La feuille de route sociale donnée par le Gouvernement a ainsi été largement suivie, grâce au climat de confiance, de dialogue et de responsabilité qui s’est créé entre les représentants des salariés et des employeurs. Ainsi, après la loi relative à la sécurisation de l’emploi, démonstration est faite de la pertinence de cette méthode pour faire aboutir des réformes importantes pour notre pays. Cette marque de fabrique de la politique sociale menée depuis juin 2012 contraste heureusement avec les pratiques suivies précédemment et montre que l’on peut mener des réformes ambitieuses et assurer, par le soutien des partenaires sociaux, leur succès et leur pérennité, même si l’évaluation est de mise à tout moment.

Le texte que nous examinons a été rédigé en un temps record, sur les bases de l’accord national interprofessionnel conclu le 14 décembre dernier sur la formation professionnelle. C’est le quatrième accord conclu depuis dix-huit mois, ce qui prouve bien qu’il est possible, en France, de réformer par le dialogue. La démocratie sociale doit être, bien sûr, respectée par la démocratie politique, mais cela n’empêche pas, bien entendu, la représentation nationale d’exercer son droit d’amendement, tout en ne dénaturant certes pas les termes de l’accord, ce qui ne ralentit pas pour autant les réformes.

M. le ministre, M. le rapporteur et Mme la rapporteure pour avis de la commission des affaires culturelles ayant quasiment tout dit, je me contenterai d’axer mon propos sur quelques articles seulement. J’évoquerai, tout d’abord, l’article 16 du texte relatif à la réforme de la représentativité patronale, article dans lequel on retrouve cette volonté de faire vivre le dialogue social. Actuellement la représentativité des organisations patronales repose sur un principe de reconnaissance mutuelle. On ne pouvait plus rester dans cette situation, surtout après l’aboutissement de la réforme de la représentativité des syndicats de salariés. Ce chantier, engagé dès l’arrivée aux responsabilités de l’actuelle majorité lors de la Conférence sociale de juillet 2012, a connu un premier aboutissement avec la signature, par les mêmes organisations patronales, d’une position commune en juillet 2013. On ne peut, aujourd’hui, que se réjouir d’avoir à examiner une réforme acceptée par les organisations intéressées, car issue de leurs propositions, réforme qui permet de refonder la représentativité patronale sur des critères généraux de représentativité proches de ceux applicables aux syndicats de salariés.
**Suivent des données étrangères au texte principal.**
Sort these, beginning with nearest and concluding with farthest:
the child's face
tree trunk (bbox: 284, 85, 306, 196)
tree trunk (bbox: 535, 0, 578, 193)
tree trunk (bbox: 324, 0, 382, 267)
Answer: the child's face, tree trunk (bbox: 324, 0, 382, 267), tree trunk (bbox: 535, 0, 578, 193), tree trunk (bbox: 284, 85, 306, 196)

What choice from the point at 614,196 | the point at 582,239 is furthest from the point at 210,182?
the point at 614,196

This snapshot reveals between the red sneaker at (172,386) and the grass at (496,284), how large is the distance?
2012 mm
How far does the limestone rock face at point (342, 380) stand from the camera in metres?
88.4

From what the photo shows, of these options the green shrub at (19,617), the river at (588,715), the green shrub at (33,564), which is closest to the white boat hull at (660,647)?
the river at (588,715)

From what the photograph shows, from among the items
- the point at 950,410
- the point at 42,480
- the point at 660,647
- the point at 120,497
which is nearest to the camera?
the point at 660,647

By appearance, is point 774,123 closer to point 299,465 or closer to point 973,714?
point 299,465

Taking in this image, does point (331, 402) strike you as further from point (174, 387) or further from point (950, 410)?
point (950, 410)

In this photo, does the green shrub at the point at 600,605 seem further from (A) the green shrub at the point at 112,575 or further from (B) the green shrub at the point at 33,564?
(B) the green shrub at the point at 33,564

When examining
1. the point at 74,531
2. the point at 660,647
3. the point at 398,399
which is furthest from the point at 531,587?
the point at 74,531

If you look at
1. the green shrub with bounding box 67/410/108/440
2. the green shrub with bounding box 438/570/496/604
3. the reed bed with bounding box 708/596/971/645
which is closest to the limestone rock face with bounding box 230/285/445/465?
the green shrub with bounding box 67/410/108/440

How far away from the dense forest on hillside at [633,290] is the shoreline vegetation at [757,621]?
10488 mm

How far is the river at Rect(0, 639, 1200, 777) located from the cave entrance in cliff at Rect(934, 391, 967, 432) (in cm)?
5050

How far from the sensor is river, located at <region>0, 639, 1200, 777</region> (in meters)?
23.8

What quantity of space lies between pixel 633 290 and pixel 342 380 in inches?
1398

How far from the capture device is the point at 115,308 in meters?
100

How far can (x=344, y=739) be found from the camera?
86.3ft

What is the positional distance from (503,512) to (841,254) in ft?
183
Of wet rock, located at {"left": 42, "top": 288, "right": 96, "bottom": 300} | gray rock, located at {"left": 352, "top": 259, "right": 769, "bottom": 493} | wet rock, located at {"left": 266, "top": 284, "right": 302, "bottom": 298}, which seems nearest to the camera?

Autre réforme qui marquera l’histoire de notre droit social, celle de la formation professionnelle. Comme cela a été souligné, notre dispositif actuel, issu de la loi de juillet 1971, était fondé sur l’obligation pour l’employeur de payer la formation du salarié. En dépit de plusieurs retouches, il présentait de nombreuses limites, et notamment une inégalité d’accès au détriment des salariés les moins qualifiés, de ceux travaillant dans des entreprises de petite taille ou étant en CDD.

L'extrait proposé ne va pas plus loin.